(Page images and extracted text)

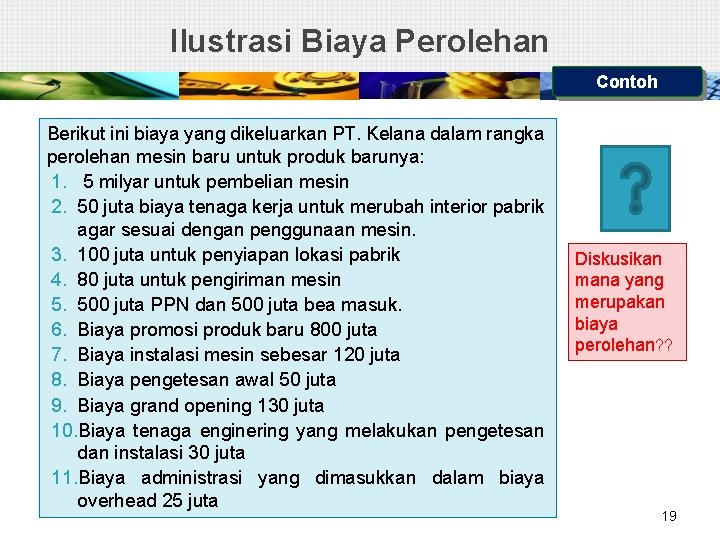 Ilustrasi Biaya Perolehan

Contoh

Berikut ini biaya yang dikeluarkan PT. Kelana dalam rangka perolehan mesin baru untuk produk barunya:
1. 5 milyar untuk pembelian mesin
2. 50 juta biaya tenaga kerja untuk merubah interior pabrik agar sesuai dengan penggunaan mesin.
3. 100 juta untuk penyiapan lokasi pabrik
4. 80 juta untuk pengiriman mesin
5. 500 juta PPN dan 500 juta bea masuk.
6. Biaya promosi produk baru 800 juta
7. Biaya instalasi mesin sebesar 120 juta
8. Biaya pengetesan awal 50 juta
9. Biaya grand opening 130 juta
10. Biaya tenaga enginering yang melakukan pengetesan dan instalasi 30 juta
11. Biaya administrasi yang dimasukkan dalam biaya overhead 25 juta

?

Diskusikan mana yang merupakan biaya perolehan??

19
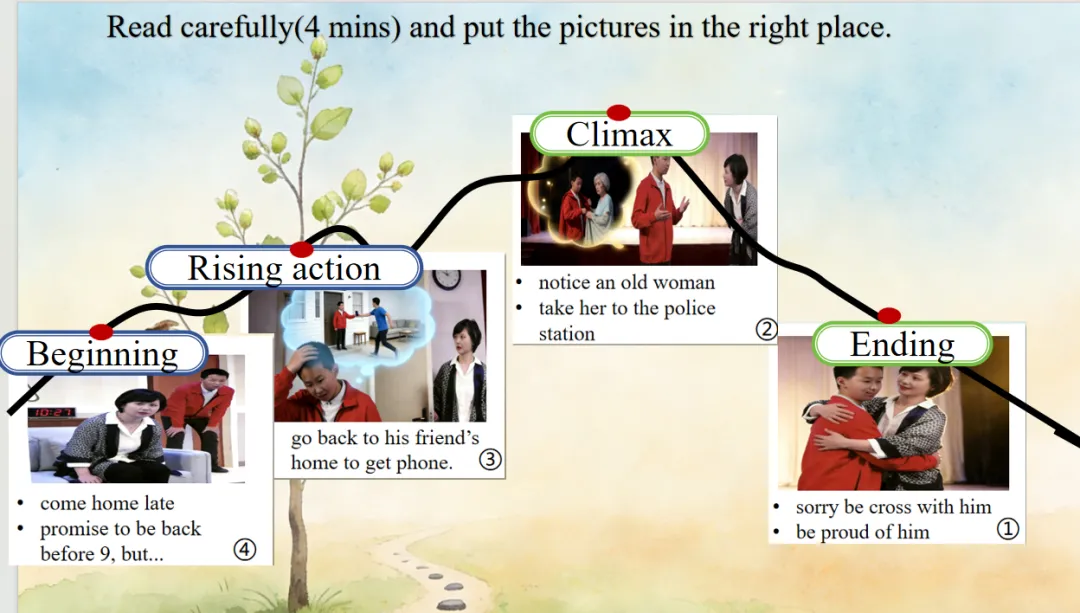 Read carefully(4 mins) and put the pictures in the right place.

Beginning

• come home late
• promise to be back before 9, but...
④

Rising action

go back to his friend's home to get phone. ③

Climax

• notice an old woman
• take her to the police station
②

Ending

• sorry be cross with him
• be proud of him
①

— Aim of the exercise —
Extract exactly the lines between the line containing "an old woman" and the end of the data, including both.

— Exercise output —
• notice an old woman
• take her to the police station
②

Ending

• sorry be cross with him
• be proud of him
①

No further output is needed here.